(WRITTEN TASKS)
(A) In the forum thread about benchmarking a Bed file feature, which three value types does Carl list as possible targets for reading the data?
(B) Carry on the forum thread about benchmarking a Bed file feature, starting right after its final sentence.

Answer 4 · 2023-08-28T19:36:26.000Z

Nicholas,

Also, I'd love to benchmark this feature on realistic (randomly generated) data.

What would be a good # of individuals (iid_count) and # snp (sid_count) for the Bed file benchmark? What would be a interesting # of individuals and SNPs for each read?
Do you expect to read the data into an int8, float32, or float64 value?
Carl

Answer 5 · 2023-10-29T23:42:41.000Z

@quattro
I have some time to work on this. Let me know if the feature is still of interest. If so,

I'd love to benchmark this feature on realistic (randomly generated) data.
What would be a good # of individuals (iid_count) and # snp (sid_count) for the Bed file benchmark? What would be a interesting # of individuals and SNPs for each read?

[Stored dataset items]
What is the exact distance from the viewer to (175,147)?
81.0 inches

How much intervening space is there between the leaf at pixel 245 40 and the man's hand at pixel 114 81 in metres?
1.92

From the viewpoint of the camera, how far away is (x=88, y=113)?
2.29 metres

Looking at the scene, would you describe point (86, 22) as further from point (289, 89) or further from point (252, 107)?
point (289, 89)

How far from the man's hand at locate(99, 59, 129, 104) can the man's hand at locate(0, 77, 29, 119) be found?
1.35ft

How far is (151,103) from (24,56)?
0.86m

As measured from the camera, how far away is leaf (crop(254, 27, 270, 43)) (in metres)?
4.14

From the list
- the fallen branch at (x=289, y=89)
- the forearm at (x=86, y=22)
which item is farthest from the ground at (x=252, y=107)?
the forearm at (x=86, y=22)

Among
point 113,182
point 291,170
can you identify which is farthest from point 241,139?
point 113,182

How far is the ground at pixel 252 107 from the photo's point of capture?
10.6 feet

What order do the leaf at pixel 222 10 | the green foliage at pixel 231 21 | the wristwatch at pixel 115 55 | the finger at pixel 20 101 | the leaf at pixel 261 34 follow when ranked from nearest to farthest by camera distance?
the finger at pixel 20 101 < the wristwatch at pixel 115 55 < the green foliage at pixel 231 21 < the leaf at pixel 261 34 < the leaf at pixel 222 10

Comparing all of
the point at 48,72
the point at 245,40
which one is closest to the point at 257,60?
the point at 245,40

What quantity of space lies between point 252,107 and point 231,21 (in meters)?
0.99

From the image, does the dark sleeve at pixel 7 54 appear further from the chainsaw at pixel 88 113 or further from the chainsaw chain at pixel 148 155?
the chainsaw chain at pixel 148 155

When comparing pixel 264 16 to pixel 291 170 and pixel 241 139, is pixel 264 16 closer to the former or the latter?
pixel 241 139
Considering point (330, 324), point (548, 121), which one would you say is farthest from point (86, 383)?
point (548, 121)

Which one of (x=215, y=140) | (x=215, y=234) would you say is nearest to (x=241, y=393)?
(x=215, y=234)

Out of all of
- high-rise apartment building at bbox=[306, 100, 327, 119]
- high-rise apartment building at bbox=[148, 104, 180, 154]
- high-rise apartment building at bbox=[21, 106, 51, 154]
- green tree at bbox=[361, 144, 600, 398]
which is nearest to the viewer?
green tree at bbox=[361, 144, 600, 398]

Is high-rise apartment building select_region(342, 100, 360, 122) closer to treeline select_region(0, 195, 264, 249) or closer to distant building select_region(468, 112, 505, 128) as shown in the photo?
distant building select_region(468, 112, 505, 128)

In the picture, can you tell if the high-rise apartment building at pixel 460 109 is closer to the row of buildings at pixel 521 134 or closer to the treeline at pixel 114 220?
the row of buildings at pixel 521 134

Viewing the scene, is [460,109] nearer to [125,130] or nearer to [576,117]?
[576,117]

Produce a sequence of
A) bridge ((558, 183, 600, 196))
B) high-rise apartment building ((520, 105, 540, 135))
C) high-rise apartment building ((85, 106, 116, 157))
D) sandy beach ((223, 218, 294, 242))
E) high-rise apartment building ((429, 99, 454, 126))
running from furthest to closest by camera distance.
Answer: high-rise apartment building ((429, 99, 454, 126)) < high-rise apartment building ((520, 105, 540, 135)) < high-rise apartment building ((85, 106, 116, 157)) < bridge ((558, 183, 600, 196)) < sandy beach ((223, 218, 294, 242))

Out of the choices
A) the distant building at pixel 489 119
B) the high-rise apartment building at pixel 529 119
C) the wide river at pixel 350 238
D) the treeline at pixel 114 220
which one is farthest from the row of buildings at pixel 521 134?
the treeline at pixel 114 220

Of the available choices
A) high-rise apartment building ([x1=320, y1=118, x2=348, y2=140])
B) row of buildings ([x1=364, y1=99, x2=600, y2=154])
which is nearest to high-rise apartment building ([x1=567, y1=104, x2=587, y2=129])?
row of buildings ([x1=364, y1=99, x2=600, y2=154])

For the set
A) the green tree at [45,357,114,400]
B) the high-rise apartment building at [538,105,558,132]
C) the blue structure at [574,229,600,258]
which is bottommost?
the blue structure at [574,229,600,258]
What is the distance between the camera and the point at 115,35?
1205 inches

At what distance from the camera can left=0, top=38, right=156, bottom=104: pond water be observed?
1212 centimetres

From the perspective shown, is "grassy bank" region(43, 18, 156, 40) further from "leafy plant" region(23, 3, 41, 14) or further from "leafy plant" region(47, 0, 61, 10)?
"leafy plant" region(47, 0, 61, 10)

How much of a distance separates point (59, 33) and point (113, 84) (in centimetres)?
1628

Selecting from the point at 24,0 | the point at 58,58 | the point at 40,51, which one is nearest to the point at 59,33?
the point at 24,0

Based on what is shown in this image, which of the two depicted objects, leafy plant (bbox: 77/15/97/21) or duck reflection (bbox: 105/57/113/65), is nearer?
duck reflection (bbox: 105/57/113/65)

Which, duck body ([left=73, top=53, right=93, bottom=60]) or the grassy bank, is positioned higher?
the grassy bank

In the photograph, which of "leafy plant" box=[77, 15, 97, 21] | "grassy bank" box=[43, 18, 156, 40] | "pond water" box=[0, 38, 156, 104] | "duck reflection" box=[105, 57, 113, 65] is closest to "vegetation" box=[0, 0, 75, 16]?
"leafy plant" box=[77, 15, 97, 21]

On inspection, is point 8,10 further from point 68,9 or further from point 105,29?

(RESULTS)
(A) int8, float32, or float64.

(B)
Do you expect to read the data into an int8, float32, or float64 value?

-- Carl

Answer 6 · 2023-10-30T17:00:58.000Z

Hi @CarlKCarlK , that's fantastic to hear. As a starter benchmark, would it be possible to have data comparable to ~500-1000 individuals and ~ 50k SNPs? I'm expecting to keep data in int8 format to minimize memory footprint low.

Answer 7 · 2023-11-01T16:36:59.000Z

Some interesting-to-me observations

Sparse matrices require a dependency on scipy (not just numpy), so I may try to make this feature optional.
A csc_sparse matrix uses one int32 per non-zero value to represent each value's row index (the "indices" field). So, when the data is an int8, the "indices" field is the main use of memory, For example, a 1000 x 50K CSC uses 7.7 MBytes, of which 6 MB is the "indicies" field. That suggests that if you're reading chucks from a 1000 x 50K bed file that is 97% zeros, a reasonable chuck size would be 1000 individuals x 5000 SNPs x int8, so 5 MB chucks. That makes each chunk about the same size as the final data.

Answer 8 · 2023-11-05T01:18:26.000Z

@quattro ,

Thanks again for your suggestion. I'm enjoying learning about sparse matrices.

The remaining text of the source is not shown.